En 2002, plusieurs caisses populaires locales ont été regroupées sous une même entité, celle de la Caisse des Hauts-Boisés. Dans le sillage de cette rationalisation, des comptoirs comme ceux de Scotstown, Chartierville et Johnville ont disparu parce que peu rentables. Restent encore dans le Haut-Saint-François les Caisses de Weedon, d'East Angus et la succursale de Bury. Celle de Dudswell a fusionné avec St-Camille.
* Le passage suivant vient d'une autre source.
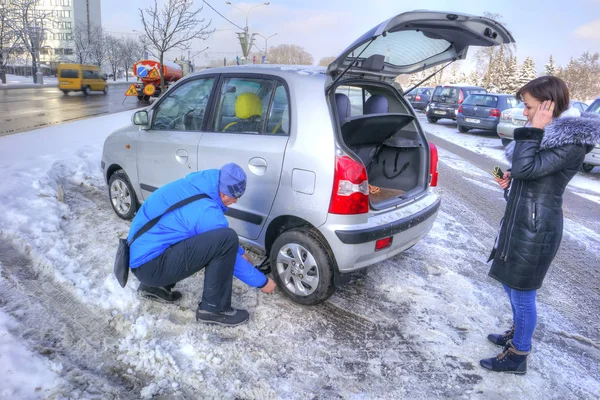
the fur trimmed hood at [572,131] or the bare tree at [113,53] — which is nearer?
the fur trimmed hood at [572,131]

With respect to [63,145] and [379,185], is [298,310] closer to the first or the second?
[379,185]

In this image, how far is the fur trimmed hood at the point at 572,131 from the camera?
89.5 inches

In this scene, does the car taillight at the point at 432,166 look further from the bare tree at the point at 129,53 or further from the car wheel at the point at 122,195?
the bare tree at the point at 129,53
Le C. A. de la Caisse des Hauts-Boisés a tenté de résister au phénomène et de conserver le réseau de distribution sous diverses formes. « En 2009, expliquait Jean-Claude Cassidy, président de cette institution, nous avons essayé d'implanter des terminaux de caisse étudiante (TCE) à certains endroits. Malgré son nom, ce service ressemble à celui des guichets automatiques et autorise seulement des retraits, des dépôts et des paiements. Nous avons même proposé d'envoyer un conseiller sur demande, mais rien n'a fonctionné », déplore-t-il.
La crise financière de 2008, le contrôle des dépenses, les faibles rendements d'intérêt et les féroces compétitions ont forcé la main des dirigeants. En l'absence d'amélioration, ils ont pris la décision de fermer des comptoirs. « Pour ne pas brusquer les gens, on leur a donné une chance d'améliorer la situation pendant 2 ans. Malgré tout, il a fallu en arriver à cette déchirante conclusion », déplore M. Cassidy.
Michel Nadeau, directeur général de la Caisse des Hauts-Boisés, présente ces fermetures sous l'angle administratif. « Nous sommes ici pour faire du développement d'affaires et pas pour fermer des centres. Cependant, il faut que la réponse de la clientèle soit réciproque et qu'ils utilisent nos services », réaffirme-t-il. L'instantanéité des échanges à partir d'Internet et des téléphones intelligents favorise la dispersion de la clientèle attirée par de la publicité agressive.
M. Nadeau fait part du navrant constat qu'en moyenne, sur 10 transactions, 9 se font chez des compétiteurs. « À notre centre de Cookshire, on a constaté une diminution marquée des transactions qui sont passées de 26 000 à 13 000 mensuellement ». Il ajoute que les Caisses entretenaient jusqu'à présent au moins un bâtiment et ses équipements par municipalité à travers le Québec alors que les autres institutions du même genre en possèdent un nombre restreint. « Ça coûte très cher et ça réduit les profits, qui, en coopération, sont retournés aux membres ».
En réponse au fait que les maires et la population n'aient été avisés qu'après l'AGA de la Caisse des Hauts-Boisés, M. Nadeau explique qu'il s'agit d'une décision administrative. Cette décision prendra effet à partir de la fin juin.